郑州大学计算智能实验室

Computational Intelligence Laboratory

Dr Kunjie Yu has authored a research article in "Energy "


"Multiobjective optimization of ethylene cracking furnace system using self-adaptive multiobjective teaching-learning-based optimization", An research article written by Computational Intelligence Laboratory's doctor Kunjie Yu was accepted by Energy recently.
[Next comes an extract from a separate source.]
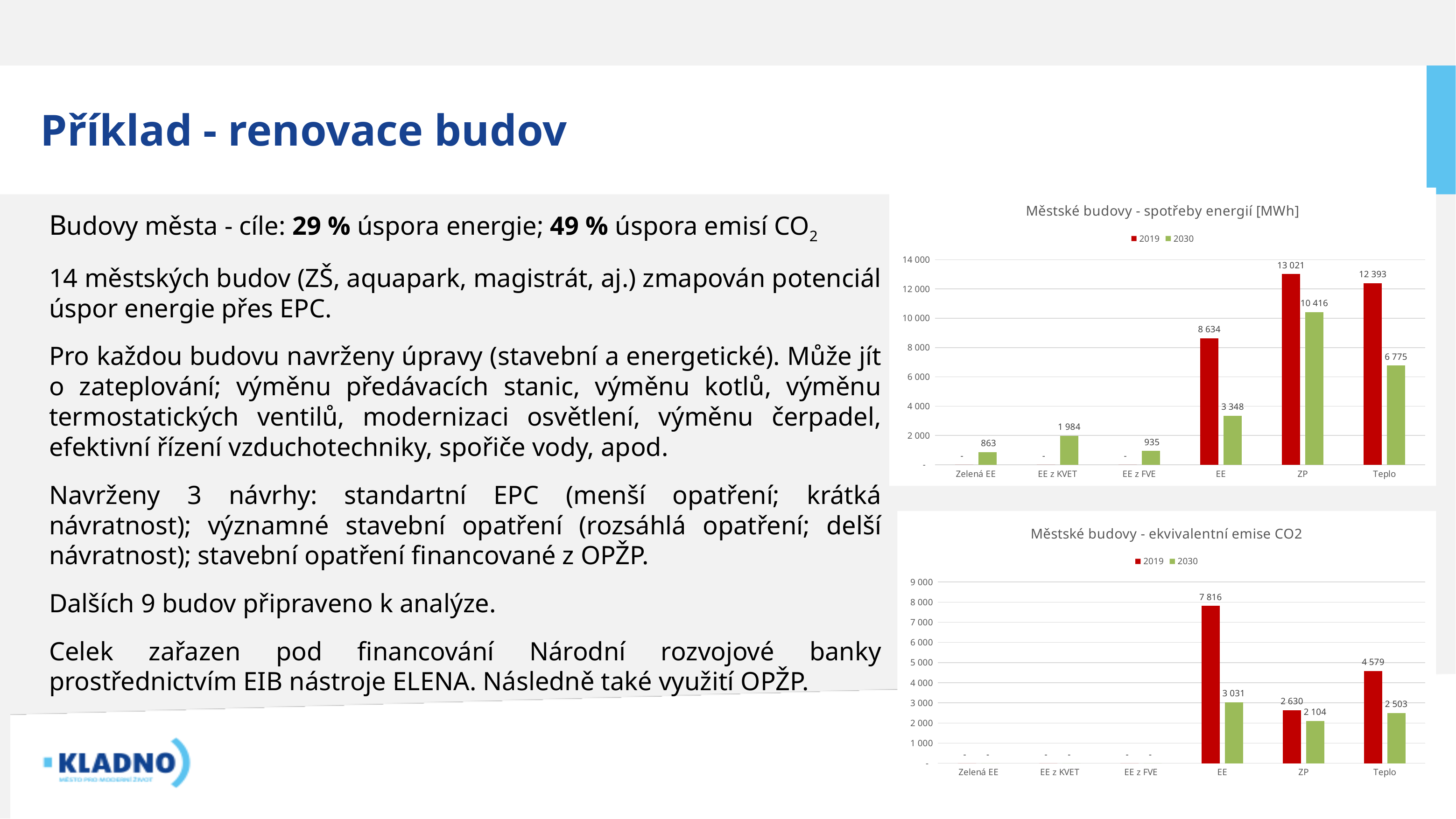
What type of chart is 'Městské budovy - spotřeby energií [MWh]'? Bar chart In the chart 'Městské budovy - ekvivalentní emise CO2', what is the 2019 value for EE? 7 816 In the chart 'Městské budovy - spotřeby energií [MWh]', what is the 2019 value for ZP? 13 021 In the chart 'Městské budovy - spotřeby energií [MWh]', which is larger for 2030: EE z KVET or EE z FVE? EE z KVET In the chart 'Městské budovy - spotřeby energií [MWh]', what is the 2030 value for Teplo? 6 775 In the chart 'Městské budovy - spotřeby energií [MWh]', which category has the highest 2030 value? ZP In the chart 'Městské budovy - ekvivalentní emise CO2', what is the 2030 value for ZP? 2 104 In the chart 'Městské budovy - spotřeby energií [MWh]', how many categories are shown on the x axis? 6 How many series does the legend of the chart 'Městské budovy - ekvivalentní emise CO2' list? 2 In the chart 'Městské budovy - ekvivalentní emise CO2', what is the difference between the 2019 and 2030 values for Teplo? 2 076 In the chart 'Městské budovy - spotřeby energií [MWh]', what is the difference between the 2019 and 2030 values for EE? 5 286 In the chart 'Městské budovy - ekvivalentní emise CO2', which category has the lowest 2030 value among EE, ZP and Teplo? ZP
The ethylene cracking furnace system is crucial for an olefin plant. Multiple cracking furnaces are used to convert various hydrocarbon feed stocks to smaller hydrocarbon molecules, and the operational conditions of these furnaces significantly influence product yields and fuel consumption. This paper develops a multiobjective operational model for an industrial cracking furnace system that describes the operation of each furnace based on current feedstock allocations, and uses this model to optimize two important and conflicting objectives: maximization of key products yield, and minimization of the fuel consumed per unit ethylene. The model incorporates constraints related to material balance and the outlet temperature of transfer line exchanger. The self-adaptive multiobjective teaching-learning-based optimization algorithm is improved and used to solve the designed multiobjective optimization problem, obtaining a Pareto front with a diverse range of solutions. A real industrial case is investigated to illustrate the performance of the proposed model: the set of solutions returned offers a diverse range of options for possible implementation, including several solutions with both significant improvement in product yields and lower fuel consumption, compared with typical operational conditions.

The research interests of Dr Kunjie Yu include evolutionary computing, multi-objective optimization, machine learning, modeling and optimization of complex industrial processes, energy optimization, etc. He has authored research articles in peer-reviewed journals including Energy Conversion and Management, Energy, Information Sciences, Knowledge-Based Systems, Computers & Chemical Engineering, Chemometrics and Intelligent Laboratory Systems, Journal of Intelligent Manufacturing.